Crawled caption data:
◆ ◆ ◆ ◆ ◆

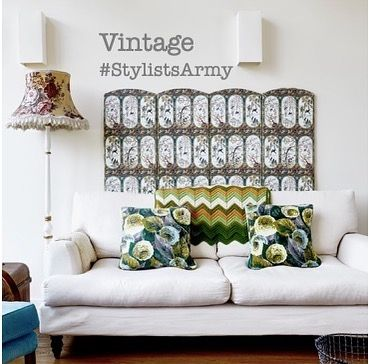 20 of the best vintage interiors in the UK. Vintage lamp and pillows on a white sofa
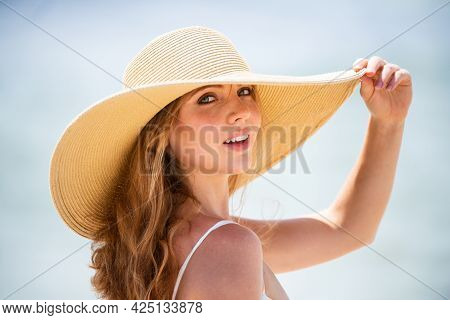 Beautiful Girl With Straw Hat Enjoying Sunbath At Beach. Young Tanned Woman Enjoying Breeze At Seasi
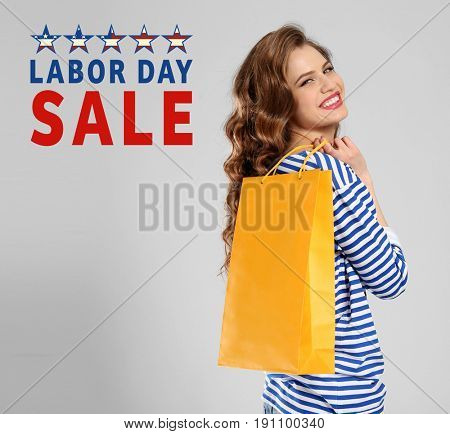 Concept of LABOUR DAY SALE. Woman with shopping bag on light background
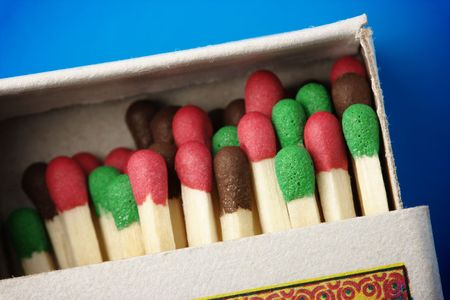 Multicolored matchsticks in the box on blue background, shallow DOF photo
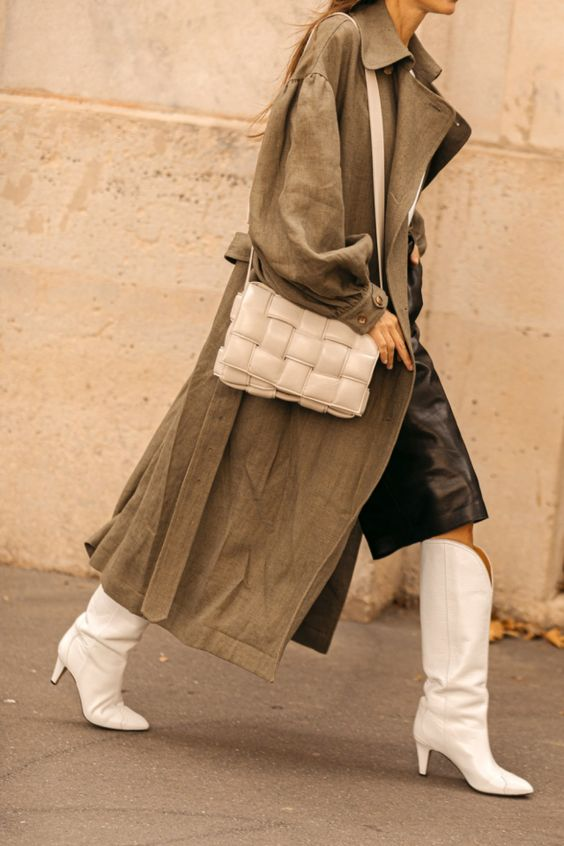 a spring look with a black skirt, white wide knee boots, a grey trench and a white woven leather bag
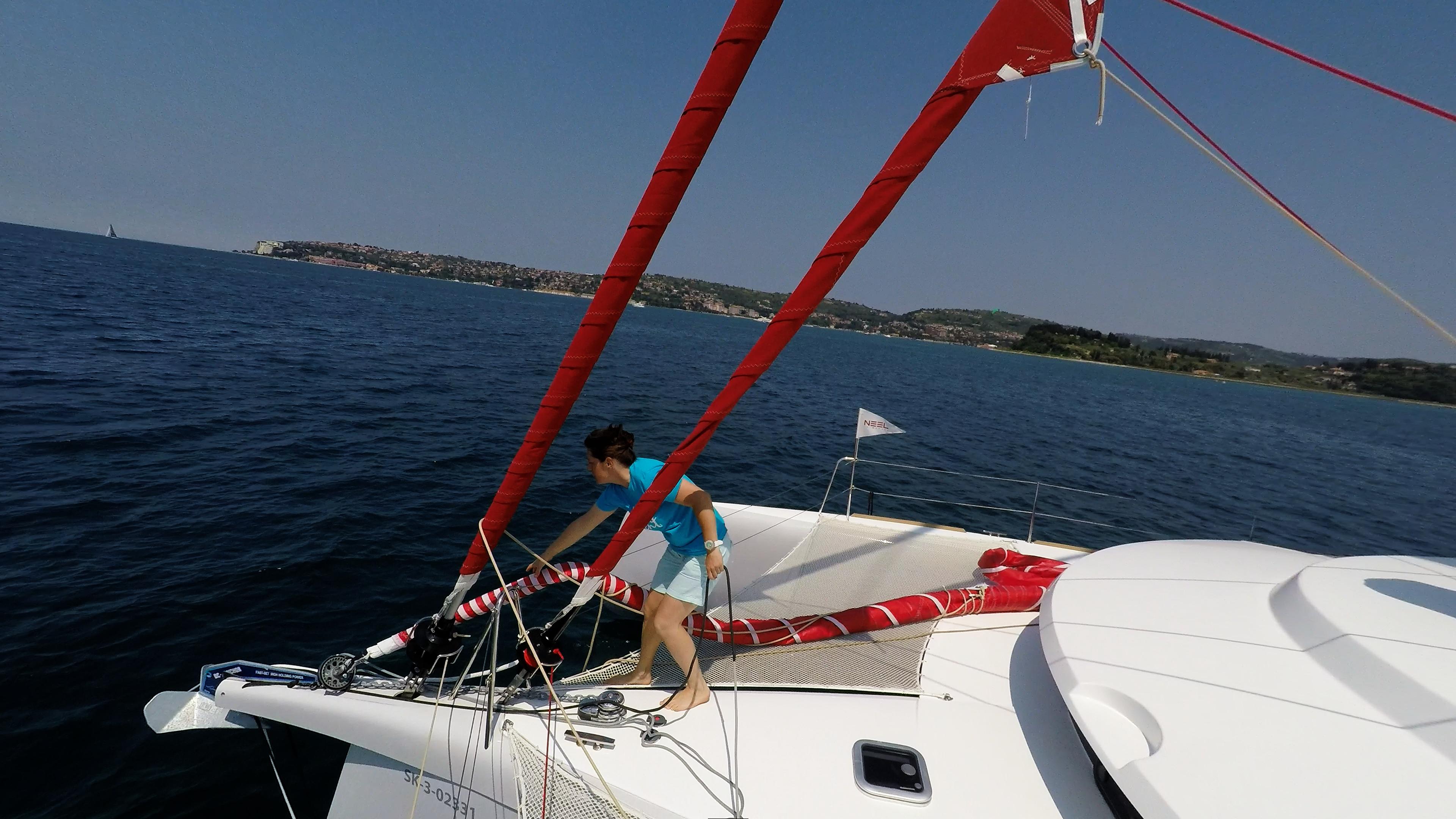 ragazza rimuovendo gennaker dalla prua della barca a vela trimarano neel 45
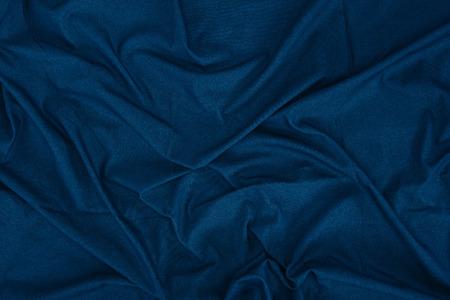 Sluit omhoog mening van de donkerblauwe textuur van de linnestof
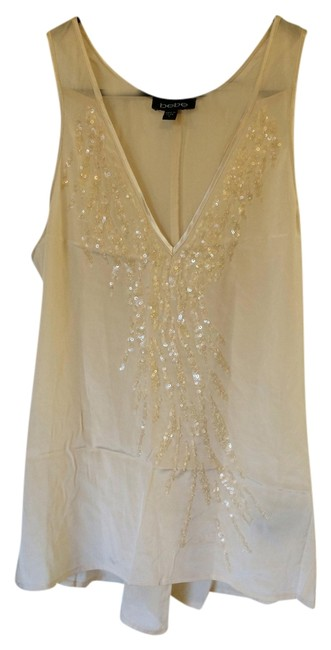 Preload https://item4.tradesy.com/images/bebe-cream-with-sequins-racer-back-camisole-tank-topcami-size-4-s-1253933-0-0.jpg?width=400&height=650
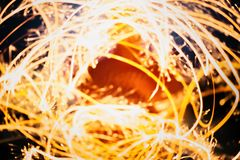 Burning Sparklers in blurred motion. Christmas New Year and Independence Day celebration lights. Royalty Free Stock Photos
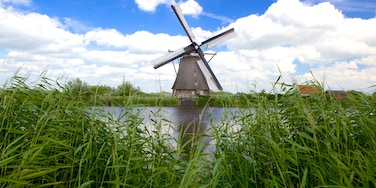 Kinderdijk featuring a river or creek and a windmill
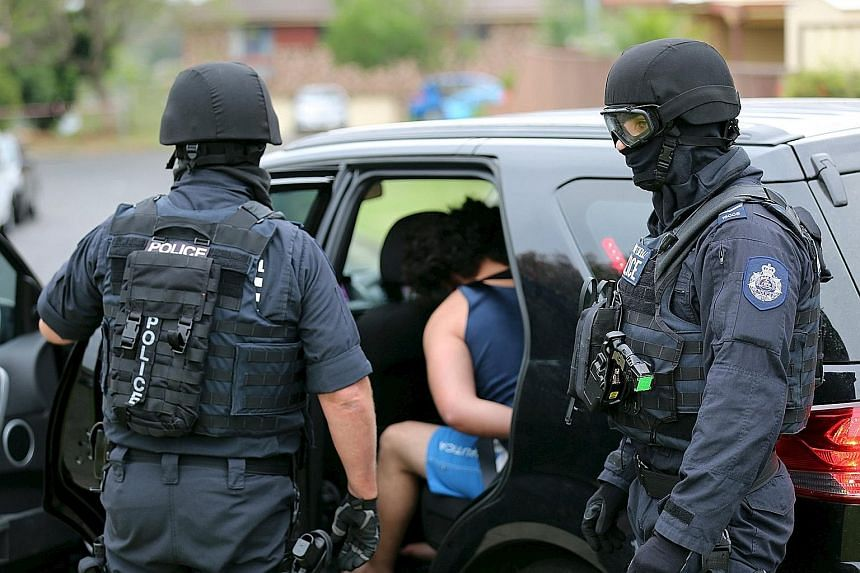 Heavily armed police detaining a man in Sydney on Dec 10. Australian police said they had charged a 20-year-old man and a 15-year-old boy with conspiracy to conduct an act of terrorism after they were arrested during the early-morning raids. In the p
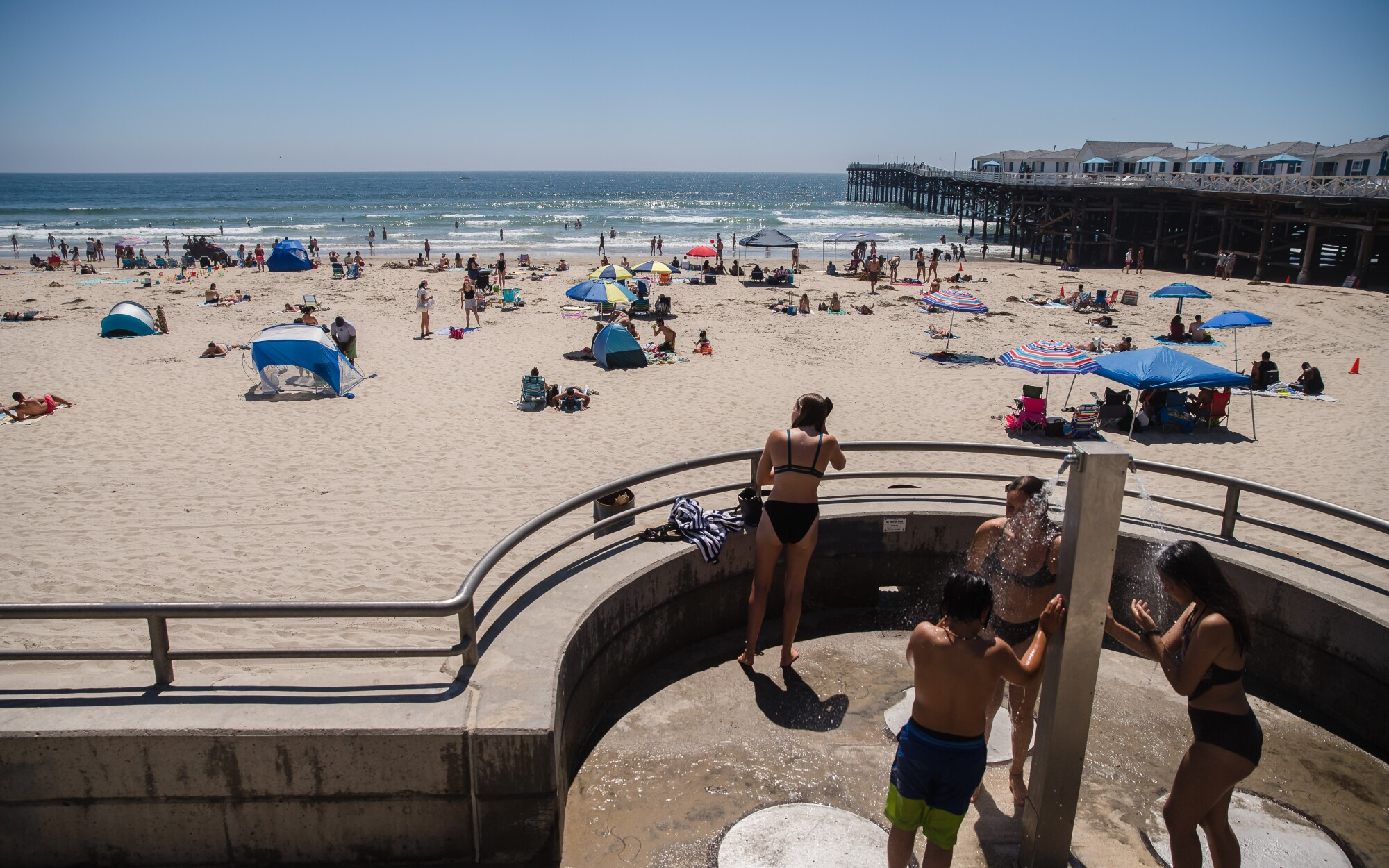 Beachgoers wash off on July 5 in Pacific Beach.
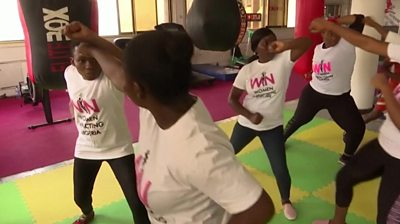 Women learning self-defence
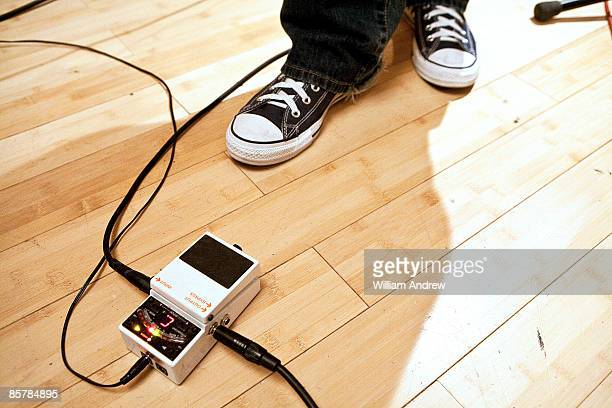 Feet near guitar pedal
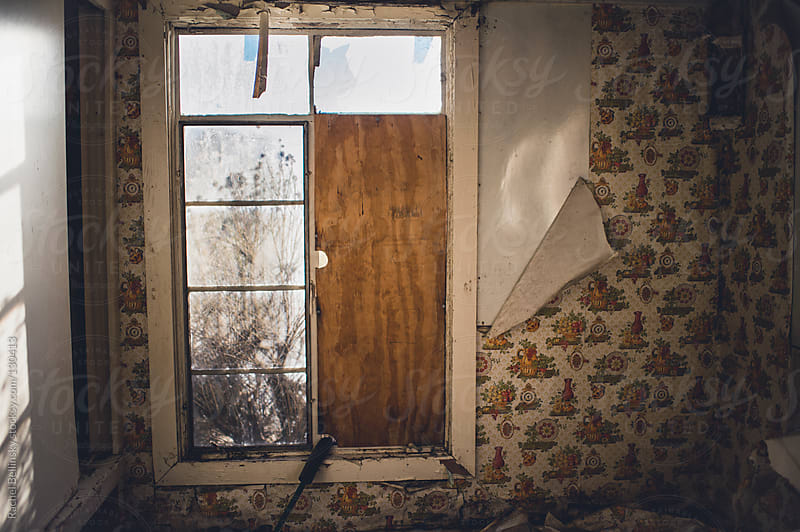 A room in an abandoned building with peeling wallpaper by Rachel Bellinsky for Stocksy United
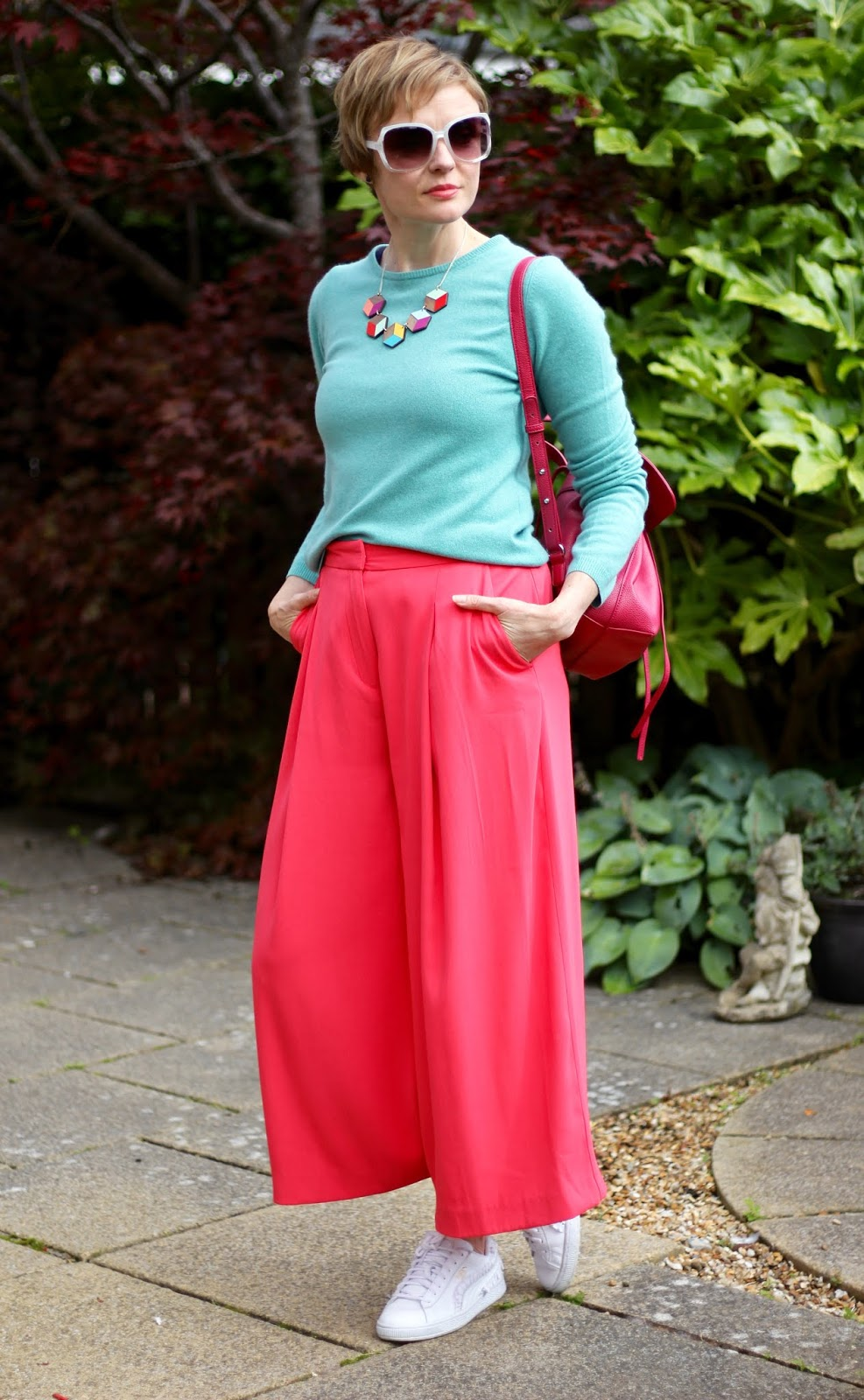Styling baggy neon pink culottes and an aqua cashmere knit | Fake Fabulous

◆ ◆ ◆ ◆ ◆

Your assignment >> Quote, word for word and nothing more, every line from the line with "Heavily armed police" to the end of the entries, including both ends; skip any pictures.

Result below >>
 Heavily armed police detaining a man in Sydney on Dec 10. Australian police said they had charged a 20-year-old man and a 15-year-old boy with conspiracy to conduct an act of terrorism after they were arrested during the early-morning raids. In the p
 Beachgoers wash off on July 5 in Pacific Beach.
 Women learning self-defence
 Feet near guitar pedal
 A room in an abandoned building with peeling wallpaper by Rachel Bellinsky for Stocksy United
Styling baggy neon pink culottes and an aqua cashmere knit | Fake Fabulous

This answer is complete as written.